■ WORK ORDER
Exactly as written, transcribe the data from its opening line through the line containing "Siyah Fularlı Tesettür Elbise". Leave every picture out.

(Short text fragments from websites)
◆ ◆ ◆ ◆ ◆

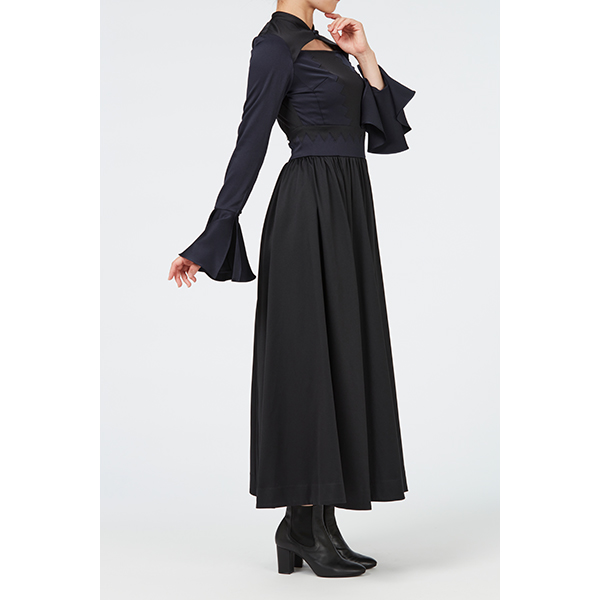 Flare Dress / Inspired by Spinning World / Black | Perfume Closet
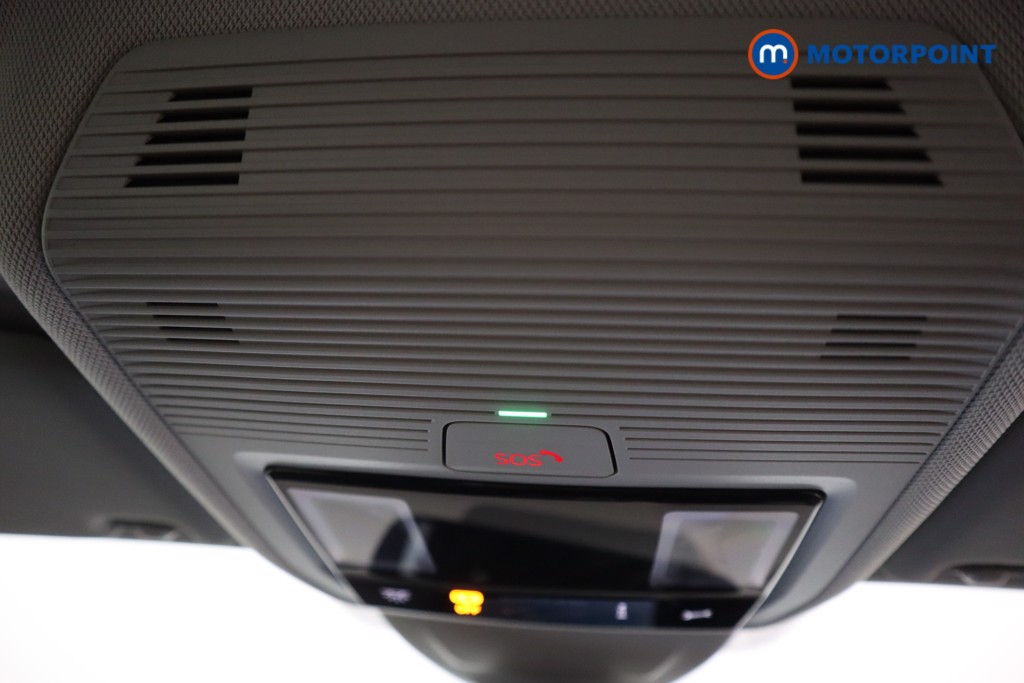 Volkswagen Golf Style Automatic Petrol Hatchback - Stock Number (1591938) - 25th supplementary image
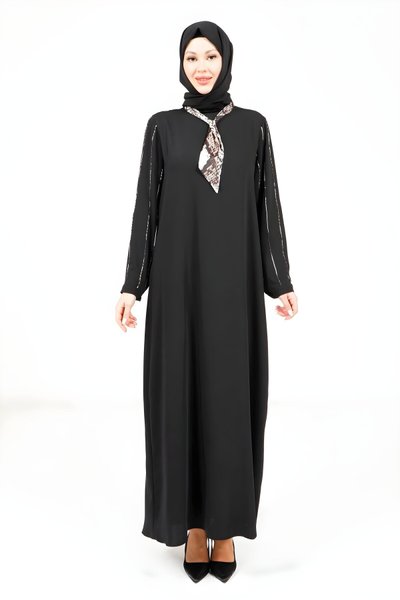 Siyah Fularlı Tesettür Elbise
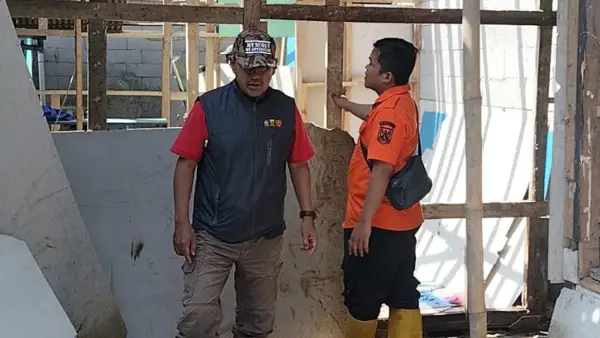 Warga bersama petugas bongkar bangunan yang menghalangi laju aliran sungai pemicu banjir (Sumber: p2bk)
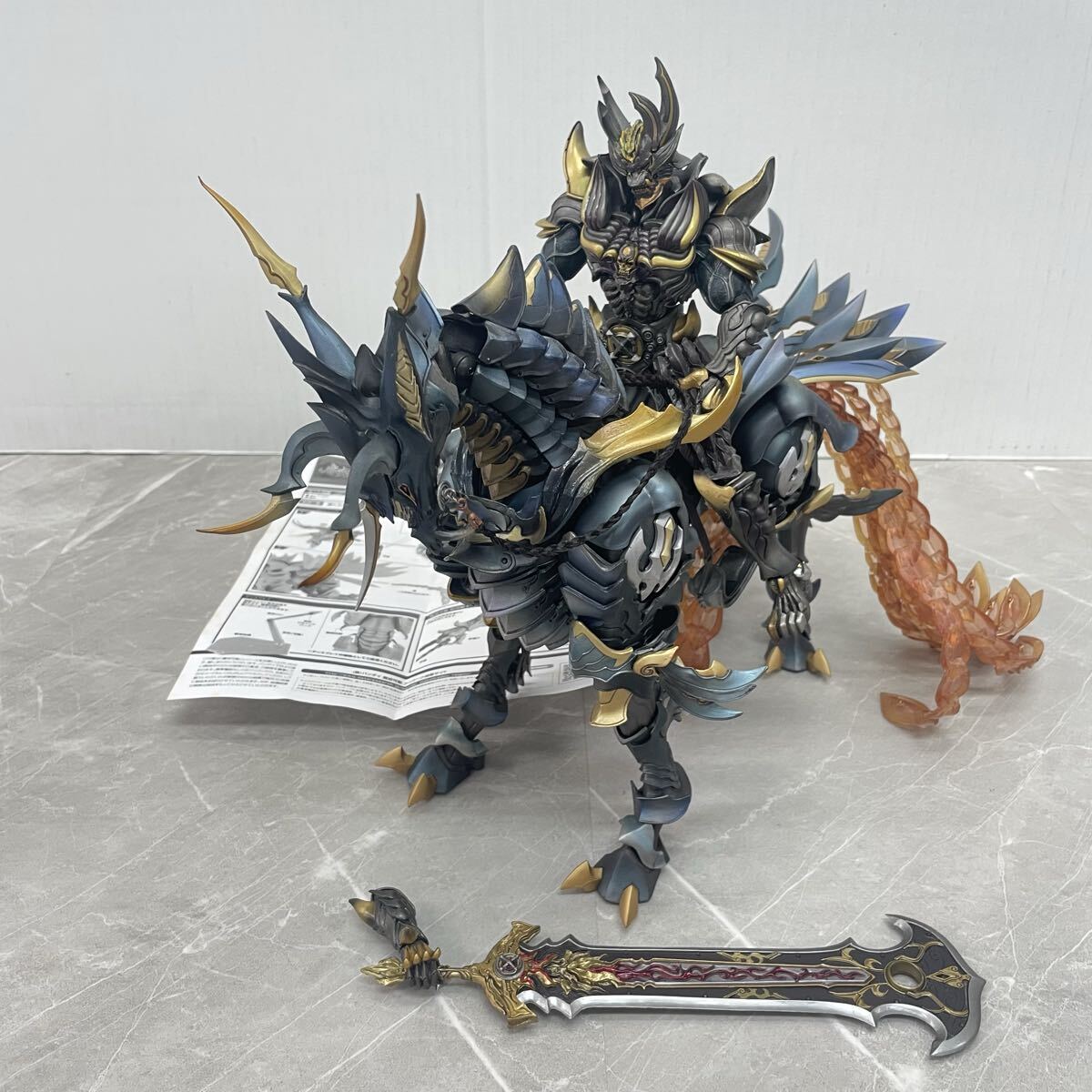 70 魔戒可動 牙狼 GARO 暗黒騎士 キバ & 魔導馬 ライゴウ フィギュア コレクション 破損あり拍卖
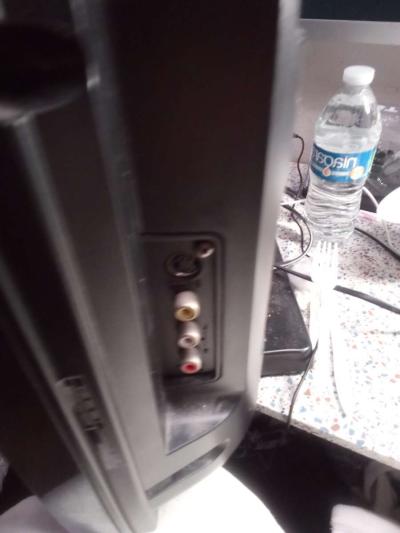 26 inch Emerson tv with built in DVD player - Thumbnail 3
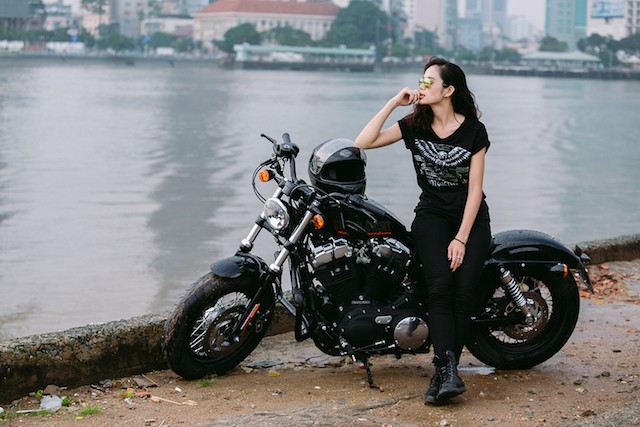 Thời trang xuống phố cùng Harley-Davidson Sportster tại Việt Nam ảnh 10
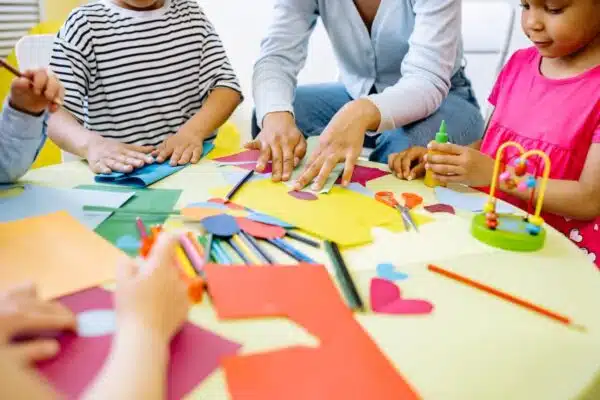 Stimulez la créativité de vos enfants avec ces activités amusantes !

◆ ◆ ◆ ◆ ◆

■ SOLUTION FOR THIS EXERCISE
 Flare Dress / Inspired by Spinning World / Black | Perfume Closet
 Volkswagen Golf Style Automatic Petrol Hatchback - Stock Number (1591938) - 25th supplementary image
 Siyah Fularlı Tesettür Elbise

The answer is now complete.